Longitudinal network data collection and modelling in educational settings

András Vörös

The importance of social relations for various individual outcomes in education is increasingly recognised. However, significant gaps remain in our knowledge about which social ties affect student outcomes and how. To date, network studies of student groups tend to ignore that social relations in school are (a) dynamic and change on multiple time scales, (b) multidimensional (multiplex), (c) embedded in the wider context of families and local neighbourhoods.

To overcome these limitations of current research and better understand the role of social networks in education, we aim to: 

  • collect multidimensional and longitudinal network data in UK schools using novel survey tools,
  • extend existing dynamic network models to large networks consisting of heterogeneous actors (students, teachers, parents, etc.) and ties (school friend, parent, sibling, playground friend, neighbour, etc.),
  • use these methods and data to understand the impact of different social ties on students’ behaviours, school attitudes, and well-being,
  • work together with schools and local policy-makers to develop new educational practices that can improve the school experience and achievement of all students.

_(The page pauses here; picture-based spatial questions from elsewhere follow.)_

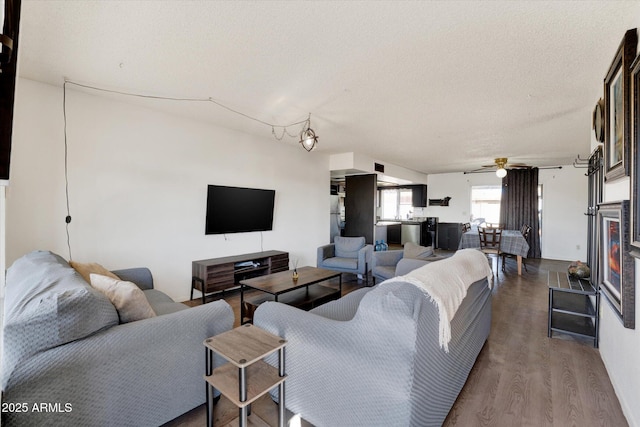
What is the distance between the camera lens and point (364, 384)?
55.7 inches

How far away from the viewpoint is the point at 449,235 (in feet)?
28.5

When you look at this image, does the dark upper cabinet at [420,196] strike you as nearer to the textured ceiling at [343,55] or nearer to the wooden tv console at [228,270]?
the textured ceiling at [343,55]

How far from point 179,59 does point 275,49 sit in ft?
2.67

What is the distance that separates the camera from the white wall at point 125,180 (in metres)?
2.76

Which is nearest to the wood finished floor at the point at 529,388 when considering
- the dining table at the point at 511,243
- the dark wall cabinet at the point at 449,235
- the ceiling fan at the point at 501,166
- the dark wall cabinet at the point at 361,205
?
the dining table at the point at 511,243

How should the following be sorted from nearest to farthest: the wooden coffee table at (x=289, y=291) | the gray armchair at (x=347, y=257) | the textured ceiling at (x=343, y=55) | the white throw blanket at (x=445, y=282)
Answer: the white throw blanket at (x=445, y=282) < the textured ceiling at (x=343, y=55) < the wooden coffee table at (x=289, y=291) < the gray armchair at (x=347, y=257)

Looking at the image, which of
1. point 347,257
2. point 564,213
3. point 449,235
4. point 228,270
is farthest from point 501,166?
point 228,270

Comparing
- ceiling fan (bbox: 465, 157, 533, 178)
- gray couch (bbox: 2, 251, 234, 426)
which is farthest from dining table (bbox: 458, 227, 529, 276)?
gray couch (bbox: 2, 251, 234, 426)

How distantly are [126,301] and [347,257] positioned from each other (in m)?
3.69

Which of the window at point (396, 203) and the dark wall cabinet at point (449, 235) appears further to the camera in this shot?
the window at point (396, 203)

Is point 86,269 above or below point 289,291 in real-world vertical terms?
above

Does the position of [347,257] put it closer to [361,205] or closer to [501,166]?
[361,205]

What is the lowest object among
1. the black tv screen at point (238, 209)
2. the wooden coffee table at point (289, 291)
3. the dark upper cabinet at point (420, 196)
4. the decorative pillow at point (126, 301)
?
the wooden coffee table at point (289, 291)

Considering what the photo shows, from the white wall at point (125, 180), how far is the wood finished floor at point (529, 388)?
142 cm
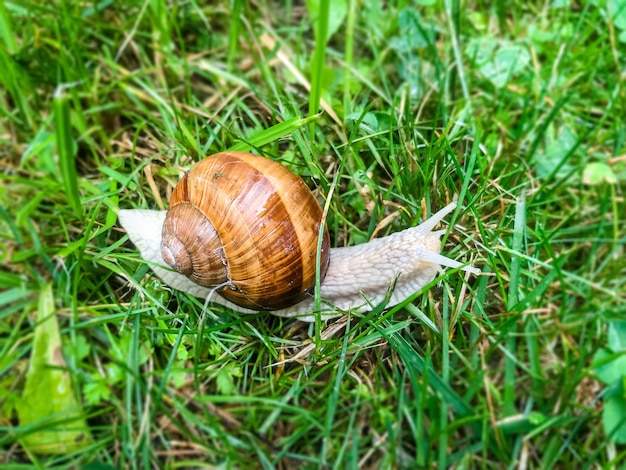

  • Vörös, A., Boda, Z., Elmer, T., Hoffman, M., Mepham, K., Raabe, I. J., & Stadtfeld, C. (2021). The Swiss StudentLife Study: Investigating the emergence of an undergraduate community through dynamic, multidimensional social network data. Social Networks65, 71-84.
  • Boda, Z., Elmer, T., Vörös, A., & Stadtfeld, C. (2020). Short-term and long-term effects of a social network intervention on friendships among university students. Scientific Reports10(1), 1-12.
  • Stadtfeld, C., Vörös, A., Elmer, T., Boda, Z., & Raabe, I. J. (2019). Integration in emerging social networks explains academic failure and success. Proceedings of the National Academy of Sciences116(3), 792-797.



Collecting and analysing secondary covert social network data

Martin Everett, Nick Crossley, Gemma Edwards, Johan Koskinen, Susan O’Shea, Gemma Edwards, Chiara Broccatelli, James Coutinho

Our aim is to collate an archive of covert social networks and test a number of theories about the organisation of covert networks in addition to exploring a number of methodological aspects particular to the study of illicit networks (find out more on the project, funded by the Leverhulme Trust). In particular, we focused on the dynamics of covert actors and their affiliations to events and organisations, and how we can leverage co-participation and co-membership to learn incomplete data. A PhD on this project (Broccatelli) also conceived of a novel analytical approach for tracing co-participation over time named a Bi-Dynamic line-graph.

Understanding Organised Crime Using Statistical Network Analysis

Johan Koskinen, James Coutinho

We are working with Canadian Law Enforcement to use statistical network analysis techniques (including multilevel ERGM) to understand the behaviour of organised criminals and criminal organisations operating across Canada. Using data supplied by Canadian Law Enforcement, we are also developing methods for fitting ERGMs for very large networks.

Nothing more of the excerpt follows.